# Task objective
Recast the records, starting at the line containing "Examining what is" and ending at the line containing "486 millimetres", as a two-column CSV with headers entry and response. Give one row per record, with each value in a single quoted field and any line breaks replaced by spaces.

## begin

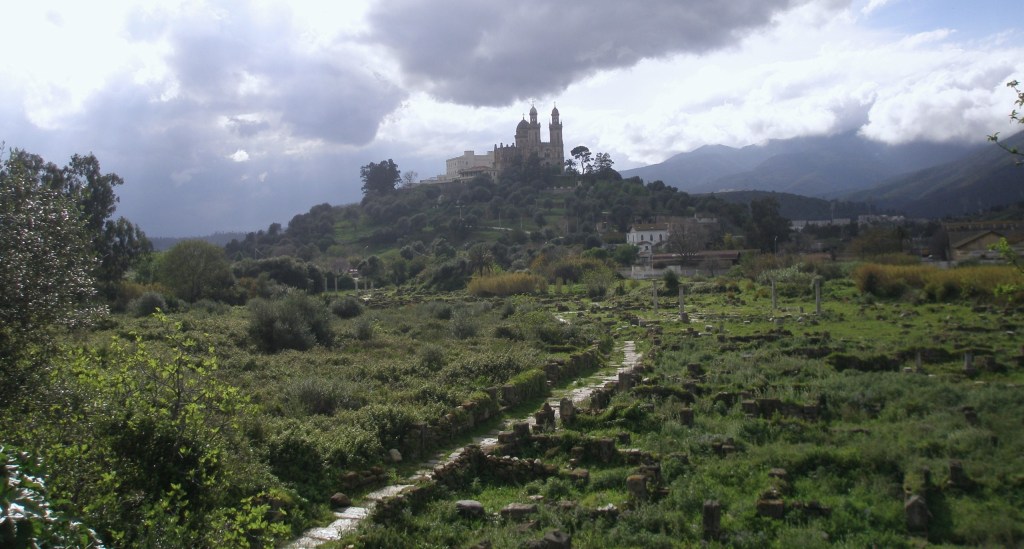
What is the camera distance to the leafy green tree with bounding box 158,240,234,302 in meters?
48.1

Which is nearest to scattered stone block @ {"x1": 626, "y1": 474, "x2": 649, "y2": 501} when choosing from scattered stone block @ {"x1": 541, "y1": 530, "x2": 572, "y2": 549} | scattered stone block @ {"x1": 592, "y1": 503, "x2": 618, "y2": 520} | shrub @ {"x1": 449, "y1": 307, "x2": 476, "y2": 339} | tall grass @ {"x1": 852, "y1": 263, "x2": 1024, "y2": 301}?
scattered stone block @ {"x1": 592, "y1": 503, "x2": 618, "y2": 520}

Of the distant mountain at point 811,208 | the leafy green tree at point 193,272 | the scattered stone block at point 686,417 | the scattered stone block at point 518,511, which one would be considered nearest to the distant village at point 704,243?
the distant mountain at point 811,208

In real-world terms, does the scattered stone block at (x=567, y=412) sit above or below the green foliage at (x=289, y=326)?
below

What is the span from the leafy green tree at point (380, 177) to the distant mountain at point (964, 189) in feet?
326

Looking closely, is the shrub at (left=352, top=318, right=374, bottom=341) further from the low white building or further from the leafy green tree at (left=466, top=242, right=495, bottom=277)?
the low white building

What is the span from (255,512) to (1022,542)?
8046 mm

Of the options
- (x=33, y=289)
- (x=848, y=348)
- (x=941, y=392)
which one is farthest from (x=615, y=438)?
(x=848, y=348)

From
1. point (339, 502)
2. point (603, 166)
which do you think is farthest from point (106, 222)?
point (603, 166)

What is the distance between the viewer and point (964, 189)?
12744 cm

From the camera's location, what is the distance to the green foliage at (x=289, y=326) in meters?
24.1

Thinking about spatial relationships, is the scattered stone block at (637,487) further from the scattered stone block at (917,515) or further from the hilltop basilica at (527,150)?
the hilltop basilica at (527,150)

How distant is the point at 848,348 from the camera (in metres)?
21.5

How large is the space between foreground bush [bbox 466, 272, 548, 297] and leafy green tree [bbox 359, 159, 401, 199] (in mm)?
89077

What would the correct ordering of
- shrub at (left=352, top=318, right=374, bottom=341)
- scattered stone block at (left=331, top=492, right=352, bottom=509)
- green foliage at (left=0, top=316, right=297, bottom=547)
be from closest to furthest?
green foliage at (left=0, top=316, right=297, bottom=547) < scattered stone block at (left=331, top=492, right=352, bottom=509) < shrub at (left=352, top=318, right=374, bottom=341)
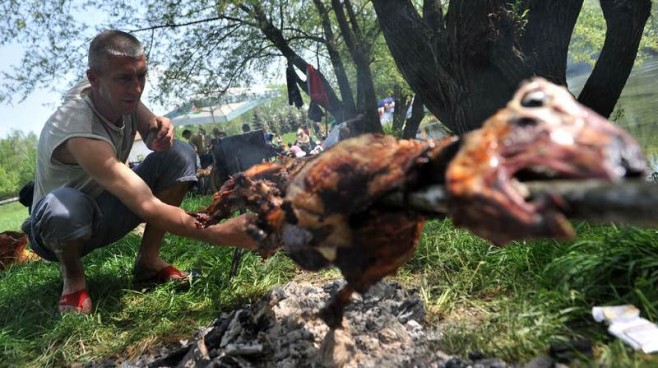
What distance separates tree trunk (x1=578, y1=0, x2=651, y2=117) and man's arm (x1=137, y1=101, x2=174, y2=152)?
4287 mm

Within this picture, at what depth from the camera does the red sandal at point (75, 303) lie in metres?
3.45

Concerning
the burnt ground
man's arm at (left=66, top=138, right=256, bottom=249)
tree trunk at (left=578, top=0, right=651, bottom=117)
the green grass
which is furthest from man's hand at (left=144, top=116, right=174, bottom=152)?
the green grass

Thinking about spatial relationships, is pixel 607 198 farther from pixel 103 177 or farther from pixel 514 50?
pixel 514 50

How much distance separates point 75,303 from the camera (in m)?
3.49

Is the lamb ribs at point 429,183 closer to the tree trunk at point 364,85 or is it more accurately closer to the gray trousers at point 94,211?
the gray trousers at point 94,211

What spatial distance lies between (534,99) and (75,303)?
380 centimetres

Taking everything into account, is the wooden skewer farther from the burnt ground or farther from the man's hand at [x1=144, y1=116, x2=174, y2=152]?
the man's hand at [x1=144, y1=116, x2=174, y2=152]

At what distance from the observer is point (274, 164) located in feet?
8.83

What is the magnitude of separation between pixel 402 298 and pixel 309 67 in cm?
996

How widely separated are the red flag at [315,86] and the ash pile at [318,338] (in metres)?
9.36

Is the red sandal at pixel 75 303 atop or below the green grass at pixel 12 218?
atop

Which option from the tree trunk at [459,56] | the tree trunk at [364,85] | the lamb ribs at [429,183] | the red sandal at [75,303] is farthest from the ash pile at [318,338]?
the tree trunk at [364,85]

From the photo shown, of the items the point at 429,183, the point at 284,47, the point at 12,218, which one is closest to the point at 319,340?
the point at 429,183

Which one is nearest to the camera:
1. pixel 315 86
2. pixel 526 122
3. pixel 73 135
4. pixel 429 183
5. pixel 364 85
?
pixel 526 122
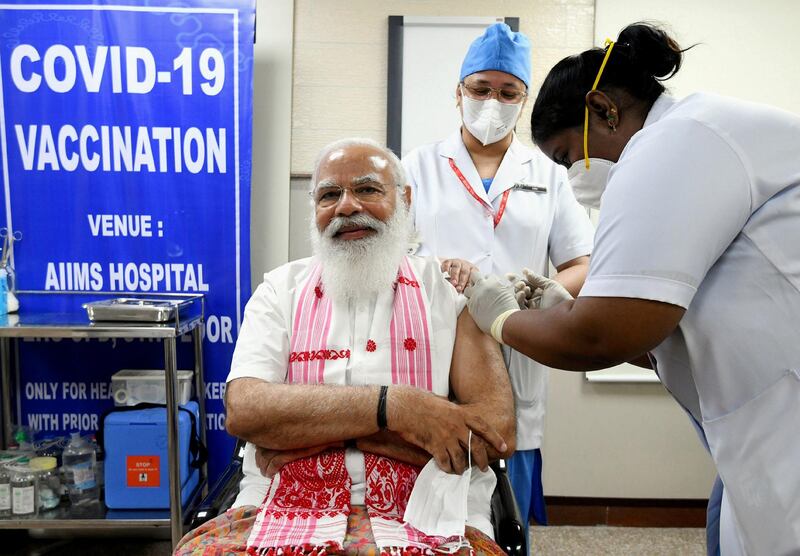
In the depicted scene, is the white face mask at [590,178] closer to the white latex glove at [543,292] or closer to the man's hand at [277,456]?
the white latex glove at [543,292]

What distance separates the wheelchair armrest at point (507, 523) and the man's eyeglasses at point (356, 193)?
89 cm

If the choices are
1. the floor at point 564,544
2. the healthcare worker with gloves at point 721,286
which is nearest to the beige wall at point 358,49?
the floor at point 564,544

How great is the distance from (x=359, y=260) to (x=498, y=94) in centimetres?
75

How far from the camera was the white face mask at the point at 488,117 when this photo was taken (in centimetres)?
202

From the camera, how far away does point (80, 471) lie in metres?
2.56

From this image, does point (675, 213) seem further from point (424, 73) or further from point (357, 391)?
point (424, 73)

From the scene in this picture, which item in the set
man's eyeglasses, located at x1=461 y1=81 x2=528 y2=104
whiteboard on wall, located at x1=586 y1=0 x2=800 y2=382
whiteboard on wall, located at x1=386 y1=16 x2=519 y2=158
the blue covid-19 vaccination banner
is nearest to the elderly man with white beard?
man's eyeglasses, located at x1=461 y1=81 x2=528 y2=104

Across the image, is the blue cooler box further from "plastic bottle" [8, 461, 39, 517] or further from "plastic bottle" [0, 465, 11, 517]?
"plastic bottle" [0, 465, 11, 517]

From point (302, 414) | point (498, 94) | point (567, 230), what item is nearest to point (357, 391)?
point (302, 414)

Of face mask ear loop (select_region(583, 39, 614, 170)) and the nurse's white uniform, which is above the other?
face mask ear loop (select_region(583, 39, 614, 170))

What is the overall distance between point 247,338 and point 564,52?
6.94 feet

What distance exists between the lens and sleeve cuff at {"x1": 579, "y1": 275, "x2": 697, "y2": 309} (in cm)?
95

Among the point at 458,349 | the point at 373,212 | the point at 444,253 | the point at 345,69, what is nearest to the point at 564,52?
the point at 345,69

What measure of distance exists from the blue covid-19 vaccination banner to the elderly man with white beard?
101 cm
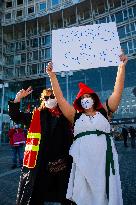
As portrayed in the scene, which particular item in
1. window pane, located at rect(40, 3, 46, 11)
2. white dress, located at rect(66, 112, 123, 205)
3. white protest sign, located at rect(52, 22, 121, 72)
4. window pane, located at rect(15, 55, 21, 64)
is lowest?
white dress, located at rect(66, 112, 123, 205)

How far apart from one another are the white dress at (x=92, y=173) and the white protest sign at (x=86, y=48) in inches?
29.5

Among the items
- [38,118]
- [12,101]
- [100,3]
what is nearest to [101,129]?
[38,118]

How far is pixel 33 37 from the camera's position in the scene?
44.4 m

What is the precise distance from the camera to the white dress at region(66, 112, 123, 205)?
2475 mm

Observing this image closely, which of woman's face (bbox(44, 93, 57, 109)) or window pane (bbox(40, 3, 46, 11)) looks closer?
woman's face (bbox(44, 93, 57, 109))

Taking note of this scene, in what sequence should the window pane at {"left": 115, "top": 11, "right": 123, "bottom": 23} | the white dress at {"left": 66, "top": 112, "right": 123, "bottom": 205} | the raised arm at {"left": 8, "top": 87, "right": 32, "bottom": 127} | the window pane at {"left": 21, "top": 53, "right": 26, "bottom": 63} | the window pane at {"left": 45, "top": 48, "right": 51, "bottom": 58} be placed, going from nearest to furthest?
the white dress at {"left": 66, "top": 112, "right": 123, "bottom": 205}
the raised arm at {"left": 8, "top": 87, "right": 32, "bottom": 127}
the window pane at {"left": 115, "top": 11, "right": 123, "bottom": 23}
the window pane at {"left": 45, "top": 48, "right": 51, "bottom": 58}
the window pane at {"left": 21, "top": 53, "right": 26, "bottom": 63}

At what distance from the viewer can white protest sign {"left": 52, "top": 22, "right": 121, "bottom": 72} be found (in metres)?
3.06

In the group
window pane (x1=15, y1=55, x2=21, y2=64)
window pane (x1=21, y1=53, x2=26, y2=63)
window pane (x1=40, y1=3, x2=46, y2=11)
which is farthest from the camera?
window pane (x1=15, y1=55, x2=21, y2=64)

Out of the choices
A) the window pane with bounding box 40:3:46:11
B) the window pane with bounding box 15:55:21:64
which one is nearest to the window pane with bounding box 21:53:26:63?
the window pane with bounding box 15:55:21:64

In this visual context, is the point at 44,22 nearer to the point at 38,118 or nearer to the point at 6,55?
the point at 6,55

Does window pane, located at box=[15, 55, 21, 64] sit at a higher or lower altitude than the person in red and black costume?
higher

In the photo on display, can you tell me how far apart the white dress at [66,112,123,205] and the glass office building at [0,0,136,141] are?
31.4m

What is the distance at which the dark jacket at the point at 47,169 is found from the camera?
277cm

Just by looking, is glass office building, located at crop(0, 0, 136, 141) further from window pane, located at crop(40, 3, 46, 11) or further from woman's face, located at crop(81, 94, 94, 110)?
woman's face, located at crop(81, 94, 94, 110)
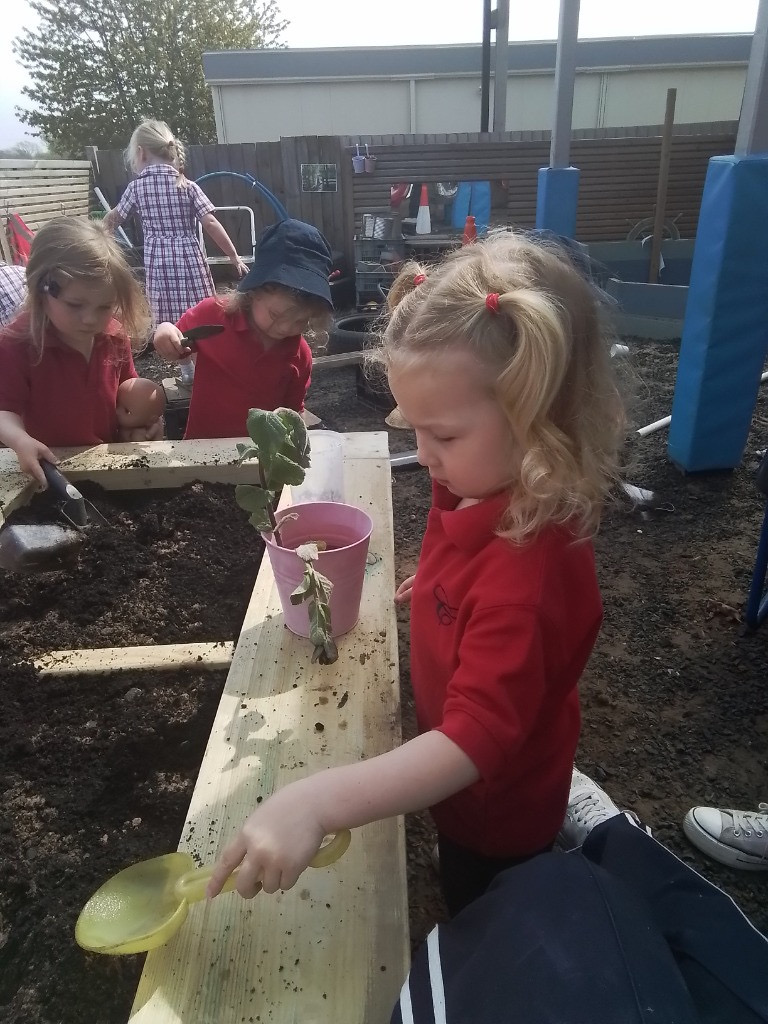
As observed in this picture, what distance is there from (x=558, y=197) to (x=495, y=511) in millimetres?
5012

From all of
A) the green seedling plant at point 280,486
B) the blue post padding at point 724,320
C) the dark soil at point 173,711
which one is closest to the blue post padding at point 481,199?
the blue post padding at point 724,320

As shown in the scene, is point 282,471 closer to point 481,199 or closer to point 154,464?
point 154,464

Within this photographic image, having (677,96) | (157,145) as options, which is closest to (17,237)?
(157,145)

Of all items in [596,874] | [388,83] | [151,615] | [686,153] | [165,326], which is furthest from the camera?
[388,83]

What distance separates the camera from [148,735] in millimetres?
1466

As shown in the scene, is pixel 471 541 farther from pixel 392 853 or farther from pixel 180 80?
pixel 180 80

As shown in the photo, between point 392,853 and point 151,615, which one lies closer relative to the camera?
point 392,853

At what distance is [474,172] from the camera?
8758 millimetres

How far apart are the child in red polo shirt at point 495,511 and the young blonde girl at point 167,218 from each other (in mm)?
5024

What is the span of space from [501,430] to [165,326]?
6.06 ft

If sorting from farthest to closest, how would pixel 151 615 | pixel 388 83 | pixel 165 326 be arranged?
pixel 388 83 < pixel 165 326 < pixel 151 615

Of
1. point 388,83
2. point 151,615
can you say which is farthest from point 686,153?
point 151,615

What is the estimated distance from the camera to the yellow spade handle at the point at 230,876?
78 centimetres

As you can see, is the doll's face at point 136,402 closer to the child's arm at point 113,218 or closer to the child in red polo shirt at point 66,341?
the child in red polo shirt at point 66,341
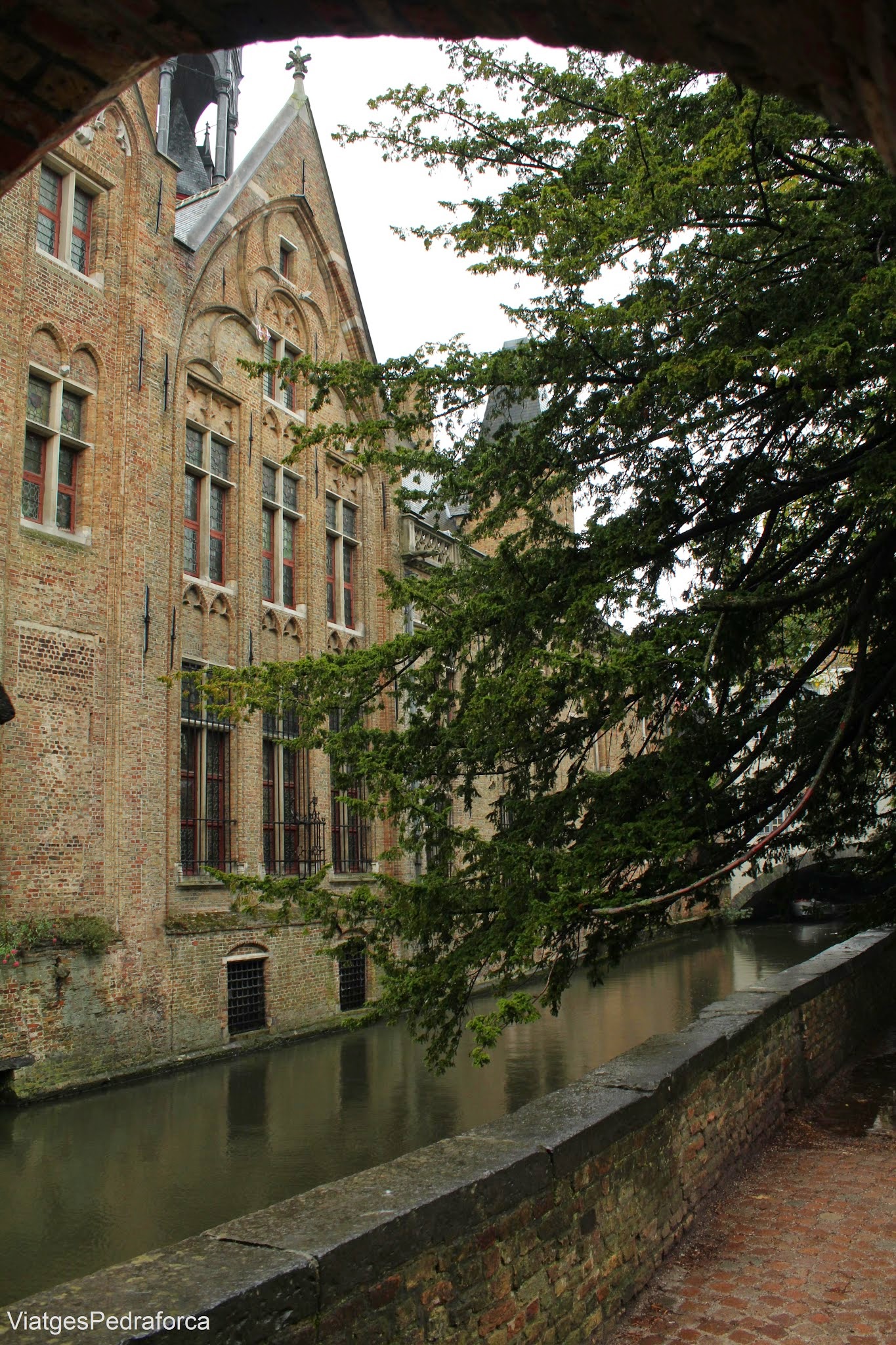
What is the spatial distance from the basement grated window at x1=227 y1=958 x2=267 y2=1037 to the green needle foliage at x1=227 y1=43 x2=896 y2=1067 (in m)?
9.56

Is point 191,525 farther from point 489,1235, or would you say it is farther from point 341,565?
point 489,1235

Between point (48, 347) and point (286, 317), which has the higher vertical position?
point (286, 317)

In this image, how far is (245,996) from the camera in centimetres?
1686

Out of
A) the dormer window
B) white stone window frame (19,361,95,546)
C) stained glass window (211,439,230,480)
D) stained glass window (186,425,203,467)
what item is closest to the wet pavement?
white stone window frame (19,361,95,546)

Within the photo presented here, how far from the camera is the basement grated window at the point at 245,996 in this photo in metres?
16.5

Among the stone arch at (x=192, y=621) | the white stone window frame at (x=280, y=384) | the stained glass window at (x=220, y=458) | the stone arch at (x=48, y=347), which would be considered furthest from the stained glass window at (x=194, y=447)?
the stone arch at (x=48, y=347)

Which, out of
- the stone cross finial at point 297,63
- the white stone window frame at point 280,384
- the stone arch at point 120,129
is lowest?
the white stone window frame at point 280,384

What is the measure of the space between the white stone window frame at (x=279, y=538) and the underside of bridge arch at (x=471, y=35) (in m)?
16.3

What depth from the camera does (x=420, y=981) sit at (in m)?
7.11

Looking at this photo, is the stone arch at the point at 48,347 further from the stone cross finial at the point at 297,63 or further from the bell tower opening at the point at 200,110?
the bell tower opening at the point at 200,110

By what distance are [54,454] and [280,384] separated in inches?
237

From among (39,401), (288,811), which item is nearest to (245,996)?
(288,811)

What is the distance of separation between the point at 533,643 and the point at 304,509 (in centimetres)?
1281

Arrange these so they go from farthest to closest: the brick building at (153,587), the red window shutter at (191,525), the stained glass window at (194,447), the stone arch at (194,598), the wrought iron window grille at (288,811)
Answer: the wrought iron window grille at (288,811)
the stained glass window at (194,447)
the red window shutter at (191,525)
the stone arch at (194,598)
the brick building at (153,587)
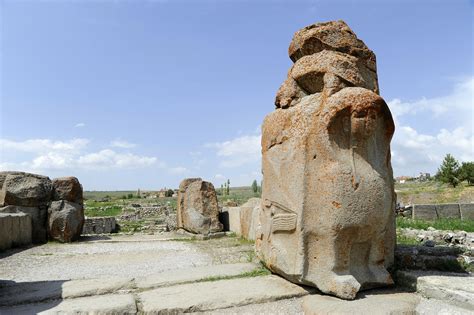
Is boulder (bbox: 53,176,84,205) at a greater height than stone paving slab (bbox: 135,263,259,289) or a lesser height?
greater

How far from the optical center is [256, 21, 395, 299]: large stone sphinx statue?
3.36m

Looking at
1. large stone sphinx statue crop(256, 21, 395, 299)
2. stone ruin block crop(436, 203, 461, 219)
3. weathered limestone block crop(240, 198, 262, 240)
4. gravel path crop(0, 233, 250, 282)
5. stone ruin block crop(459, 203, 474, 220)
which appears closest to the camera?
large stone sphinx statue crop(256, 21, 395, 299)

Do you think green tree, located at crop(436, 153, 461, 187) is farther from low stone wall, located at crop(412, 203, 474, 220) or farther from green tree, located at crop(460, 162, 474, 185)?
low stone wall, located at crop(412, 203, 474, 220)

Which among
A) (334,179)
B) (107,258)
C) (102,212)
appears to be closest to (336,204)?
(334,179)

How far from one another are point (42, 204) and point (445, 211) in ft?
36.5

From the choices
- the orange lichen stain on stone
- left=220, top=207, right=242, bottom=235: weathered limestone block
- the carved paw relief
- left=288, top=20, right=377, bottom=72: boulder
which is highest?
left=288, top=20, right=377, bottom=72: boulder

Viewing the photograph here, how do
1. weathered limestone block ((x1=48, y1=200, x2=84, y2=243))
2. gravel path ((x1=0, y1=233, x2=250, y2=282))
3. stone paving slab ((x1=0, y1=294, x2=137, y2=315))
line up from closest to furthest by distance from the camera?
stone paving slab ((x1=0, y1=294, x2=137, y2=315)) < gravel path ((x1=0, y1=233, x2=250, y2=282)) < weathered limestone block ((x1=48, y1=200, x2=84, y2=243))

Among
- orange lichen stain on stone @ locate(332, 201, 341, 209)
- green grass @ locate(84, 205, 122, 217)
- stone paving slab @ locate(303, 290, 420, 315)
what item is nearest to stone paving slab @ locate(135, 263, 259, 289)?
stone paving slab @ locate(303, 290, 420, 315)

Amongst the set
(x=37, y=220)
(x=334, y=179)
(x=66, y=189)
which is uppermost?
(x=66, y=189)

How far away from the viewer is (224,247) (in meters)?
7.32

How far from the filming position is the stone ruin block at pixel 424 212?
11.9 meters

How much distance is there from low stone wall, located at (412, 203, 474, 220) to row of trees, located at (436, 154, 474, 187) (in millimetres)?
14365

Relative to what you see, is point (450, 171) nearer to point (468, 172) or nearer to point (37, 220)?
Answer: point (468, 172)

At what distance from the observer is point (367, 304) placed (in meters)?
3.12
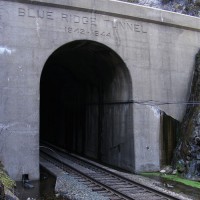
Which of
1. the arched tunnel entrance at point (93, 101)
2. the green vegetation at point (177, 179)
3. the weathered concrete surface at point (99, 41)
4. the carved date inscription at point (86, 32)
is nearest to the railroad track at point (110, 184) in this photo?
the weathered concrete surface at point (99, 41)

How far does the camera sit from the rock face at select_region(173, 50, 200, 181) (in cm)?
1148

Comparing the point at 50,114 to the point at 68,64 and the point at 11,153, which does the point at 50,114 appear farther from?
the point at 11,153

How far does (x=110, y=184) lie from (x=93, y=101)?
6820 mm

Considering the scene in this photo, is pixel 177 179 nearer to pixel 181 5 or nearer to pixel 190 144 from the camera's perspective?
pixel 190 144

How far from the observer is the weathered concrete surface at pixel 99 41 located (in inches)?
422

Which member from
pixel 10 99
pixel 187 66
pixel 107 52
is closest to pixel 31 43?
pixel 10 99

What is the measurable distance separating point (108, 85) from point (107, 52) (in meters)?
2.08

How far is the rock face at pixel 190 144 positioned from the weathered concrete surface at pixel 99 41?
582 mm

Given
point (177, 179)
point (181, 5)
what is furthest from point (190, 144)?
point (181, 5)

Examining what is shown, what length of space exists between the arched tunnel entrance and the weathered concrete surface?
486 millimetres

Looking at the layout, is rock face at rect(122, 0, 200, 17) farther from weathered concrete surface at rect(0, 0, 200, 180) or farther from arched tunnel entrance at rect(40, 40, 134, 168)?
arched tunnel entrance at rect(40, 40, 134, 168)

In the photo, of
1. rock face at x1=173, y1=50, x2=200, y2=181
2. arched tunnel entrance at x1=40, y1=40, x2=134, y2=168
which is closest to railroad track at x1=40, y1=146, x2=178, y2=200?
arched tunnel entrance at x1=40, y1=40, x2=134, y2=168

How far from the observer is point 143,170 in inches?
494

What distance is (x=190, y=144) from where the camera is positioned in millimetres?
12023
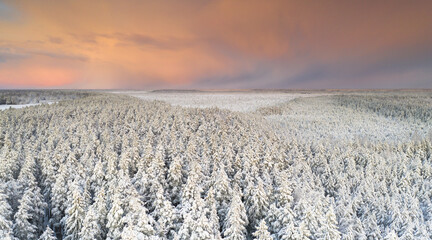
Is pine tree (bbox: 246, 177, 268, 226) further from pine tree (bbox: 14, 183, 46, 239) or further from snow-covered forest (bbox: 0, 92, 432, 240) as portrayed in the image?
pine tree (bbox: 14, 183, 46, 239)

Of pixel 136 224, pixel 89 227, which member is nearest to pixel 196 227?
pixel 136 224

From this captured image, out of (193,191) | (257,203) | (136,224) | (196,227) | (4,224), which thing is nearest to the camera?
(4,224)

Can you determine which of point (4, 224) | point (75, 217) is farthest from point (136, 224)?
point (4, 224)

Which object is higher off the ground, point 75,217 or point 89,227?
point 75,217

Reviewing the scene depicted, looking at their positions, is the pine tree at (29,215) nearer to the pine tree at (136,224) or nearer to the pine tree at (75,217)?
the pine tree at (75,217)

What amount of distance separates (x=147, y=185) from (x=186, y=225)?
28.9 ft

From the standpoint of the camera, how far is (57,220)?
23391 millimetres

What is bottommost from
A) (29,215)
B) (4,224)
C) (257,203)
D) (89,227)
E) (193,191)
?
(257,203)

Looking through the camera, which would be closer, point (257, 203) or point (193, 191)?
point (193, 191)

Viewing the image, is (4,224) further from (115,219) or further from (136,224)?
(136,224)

## end

# Solution
entry,response
"Examining what is shown, what length of space exists between the arched tunnel entrance and the weathered concrete surface?","486 millimetres"